After rinsing my big pot I started boiling potatoes, onions, carrots, parsnip, celery, and 2-3 bay leaves. I lowered the water to a simmer and when the potatoes were getting close to cooked I added half a bunch of dill and a little leftover parsley.
When the potatoes were cooked I fished out as much of the herbs and celery greens as I could find, plus the bay leaves. Then I added a drained can of tomatoes, the fish broth, a little salt, pepper, and a "fish and chicken seasoning" spice mix. Thanks to the hand blender my Mother-in-Law bought me, I blended everything left in the pot.
After I took steps to safely cool the soup (see end of bean soup video), I picked all the meat off the fish heads and added it back to the soup.
I was surprised that much of the meat inside the salmon head is white. I don't really know my way around a salmon head, but I decided to keep anything that had a consistency between chicken and lobster and toss anything more slimy than that.
I added the meat back into the soup while figuring out what I was going to do with all that soup. It was a lot! It would probably freeze well, but I gave a container to my neighbors, I brought a container to my co-conspirator, Hannah, and her six kids, and I kept a big bowl for my husband and I.
Some things I suggest for next time:
- I think you can cook the veggies right in the fish broth. Then you won't have a lot of extra liquid, and you can add the tomatoes with their juice earlier on.

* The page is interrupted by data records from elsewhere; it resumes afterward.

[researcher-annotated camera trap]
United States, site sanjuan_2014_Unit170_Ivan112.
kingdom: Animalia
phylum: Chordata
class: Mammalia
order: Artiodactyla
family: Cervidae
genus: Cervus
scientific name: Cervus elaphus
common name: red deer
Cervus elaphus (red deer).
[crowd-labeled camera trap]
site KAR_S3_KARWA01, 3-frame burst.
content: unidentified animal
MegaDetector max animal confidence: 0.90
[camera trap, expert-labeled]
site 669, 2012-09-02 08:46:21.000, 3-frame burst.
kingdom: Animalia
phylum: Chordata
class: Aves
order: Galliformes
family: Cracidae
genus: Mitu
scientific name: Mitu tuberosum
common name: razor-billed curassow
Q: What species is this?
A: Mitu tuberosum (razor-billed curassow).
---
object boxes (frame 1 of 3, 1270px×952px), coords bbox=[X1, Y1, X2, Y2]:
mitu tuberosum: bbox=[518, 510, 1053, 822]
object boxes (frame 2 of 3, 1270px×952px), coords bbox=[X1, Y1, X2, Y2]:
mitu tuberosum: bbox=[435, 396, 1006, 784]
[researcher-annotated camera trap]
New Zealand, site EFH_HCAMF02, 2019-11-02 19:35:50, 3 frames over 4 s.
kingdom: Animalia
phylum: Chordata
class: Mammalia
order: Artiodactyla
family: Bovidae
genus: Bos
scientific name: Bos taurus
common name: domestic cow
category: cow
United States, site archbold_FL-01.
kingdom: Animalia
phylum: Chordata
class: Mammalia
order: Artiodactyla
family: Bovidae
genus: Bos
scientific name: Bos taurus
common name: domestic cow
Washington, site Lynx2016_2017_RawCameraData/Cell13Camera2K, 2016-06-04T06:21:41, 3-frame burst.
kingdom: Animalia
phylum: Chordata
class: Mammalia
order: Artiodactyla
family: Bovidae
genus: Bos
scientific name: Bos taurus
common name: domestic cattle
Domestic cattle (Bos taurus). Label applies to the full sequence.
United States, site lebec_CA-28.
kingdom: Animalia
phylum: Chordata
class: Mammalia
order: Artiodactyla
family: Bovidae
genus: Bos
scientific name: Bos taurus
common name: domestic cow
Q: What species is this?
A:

- Use only the tops of the celery and stems of the dill. There are more noble uses for the rest.
- Up the flavor with some mushrooms, but use less of the other greens, they were a tad over-powering.
- Increase the flavor (but also the prep time) by frying onions, tomatoes, and mushrooms and adding them halfway through the potato cooking.
- Leave something else in the soup chunky besides the salmon, like leeks or mushrooms.
Do you have any ideas for making this soup more tasty, economical or ecological?